Do You Love Wired Headphones (or Just Hate Bluetooth)?
After bouncing around from a Pixel 2, an iPhone X, and an iPhone 8 for the past eight months (the extremely glamorous life of a gadget reviewer!), one of the greatest pleasures of the S9 is one of the simplest: it still has a 3.5-mm headphone jack. I’ve largely acclimated to the ideas of charging up headphones and that wireless headphones will sometimes cut out badly when I step onto city streets or a big open and crowded space, but, man, it is nice to be able to just plug in a pair of decent headphones and go. The S9 comes pre-packaged with a pair of AKG earbuds that are already a huge step up on what most feature phones ship with. No matter what Apple, Google, LG, or a host of other competitors put out, the best flagship phone that ships in 2018 with a headphone jack will be the S9. If that matters to you — and I found out it mattered a lot to me — buy this phone.
The Bottom Line
If you’re happy on your recently purchased iPhone, or are just locked in enough to Messages and other iOS features that leaving would be a pain in the ass, there hasn’t been an Android phone yet that can make up for losing that. But if you’re rocking an iPhone 6 or older and are leery of where Apple is headed, I would highly recommend at least playing around with an S9 when you pass by a local carrier store or find yourself at a big-box electronics store.

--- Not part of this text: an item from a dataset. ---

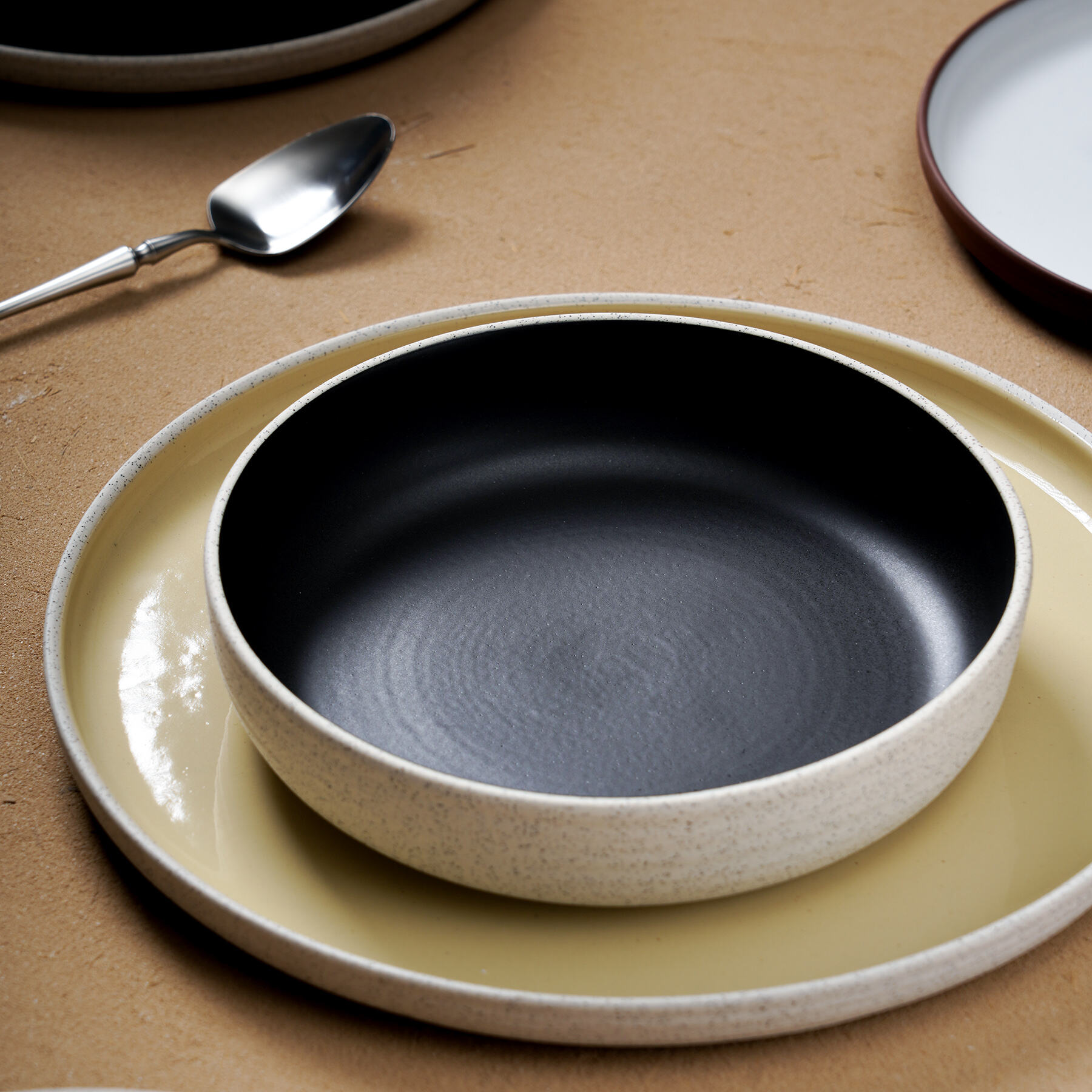 Key Considerations When Selecting a Dinner Plate for Upscale Dining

If you’ve been on the Samsung Galaxy train for a bit but missed last year’s S8 upgrade, the S9 proves out the value of patience. Upgrade with confidence; you probably already know how to get around the parts of Samsung that aren’t great (the software) and appreciate what is (the hardware). And if you just need a very good smartphone and don’t care as much about the camera, I get the feeling you’ll be able to pick up a Samsung Galaxy S8 for relatively cheap in the near future.
The hardest choice probably comes down to those who bought in with a new phone within the last year — it’s easy to recommend an upgrade if you’re limping along on a four-year old Galaxy S6, but there’s no real reason for anyone to jump from a Pixel 2 or last year’s S8, and I’d probably hesitate if you’re happy on a something like the original Pixel.
The Samsung Galaxy S9 is the best Android smartphone I’ve used. If you’re in the market for a flagship phone, want a great camera, like headphone jacks, are okay with using Android, and don’t mind shifting around some extra Samsung bloatware, the Galaxy S9 is a great purchase. I just so happen to be in the center of that particular Venn diagram, so I’ll be picking one up for myself.